Wenn die FIFA an den Ticketkosten schuld ist und Fans und Verbraucherverbände den Fall vor die Europäische Kommission gebracht haben, ist die Energiekrise direkt auf den Krieg im Iran zurückzuführen, den die USA und Israel begonnen haben. Die Verschlechterung des amerikanischen Images in Deutschland, verursacht durch Trumps Zölle gegen Europas größten Exporteur im vergangenen Jahr, betrifft sogar Ministerpräsident Friedrich Merz.
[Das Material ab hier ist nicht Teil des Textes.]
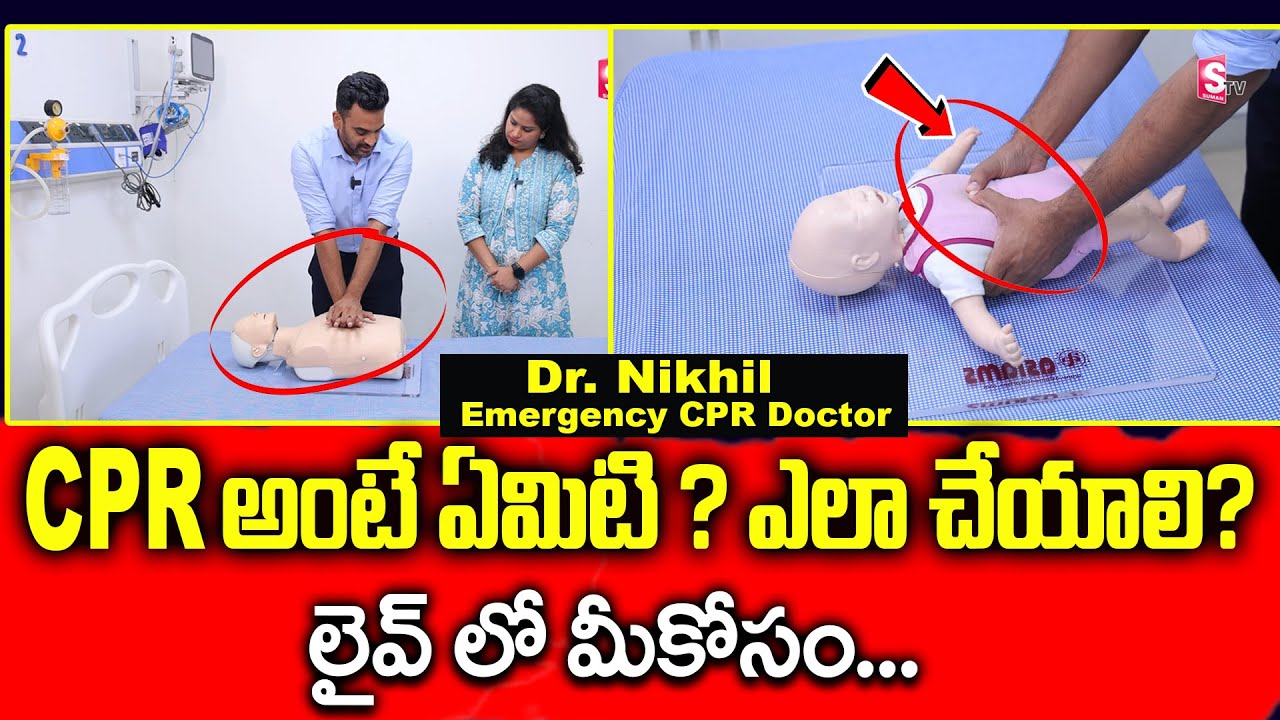 Dr. Nikhil CPR Live Demo || How To Do CPR Explained In Telugu ...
Nachdem er eine heftige Reaktion von Trump selbst hervorgerufen hatte, als er erklärte, die USA würden von Teheran gedemütigt, erklärte Merz letzte Woche, dass er das Land keinem jungen Menschen als Studien- oder Arbeitsziel empfehlen werde. Bei einem Treffen mit einer katholischen Gruppe erklärte der Premierminister, dass das Land, in dem er einen Teil seiner zwei Jahrzehnte auf dem Finanzmarkt verbrachte, ein „gewisses soziales Klima“ erlebe, das besorgniserregend sei.
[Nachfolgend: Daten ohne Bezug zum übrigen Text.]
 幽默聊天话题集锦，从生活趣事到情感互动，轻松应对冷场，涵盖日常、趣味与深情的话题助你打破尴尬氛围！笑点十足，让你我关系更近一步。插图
„Ich bin ein großer Bewunderer der USA, aber im Moment wächst meine Bewunderung nicht.“

Laut einer Umfrage von SLC Management gaben 63 % der Deutschen, die an einer Reise zur Fußballweltmeisterschaft interessiert wären, an, dass die Situation des Landes ein Hindernis darstelle. Zu Beginn des Jahres ergab eine weitere Umfrage der Bild-Zeitung, dass 47 % der Bevölkerung die deutsche Mannschaft im Falle eines Boykotts unterstützen würden. Die Krise zwischen den USA und Europa erreichte damals ihren Höhepunkt durch Trumps Drohung, in Grönland einzumarschieren.

Experten und Presse sind sich jedoch einig, dass die meisten Bedenken ausgeräumt sein werden, wenn der Ball am 11. Juni mit oder ohne Fanfest ins Rollen kommt. Genau wie die Uhr.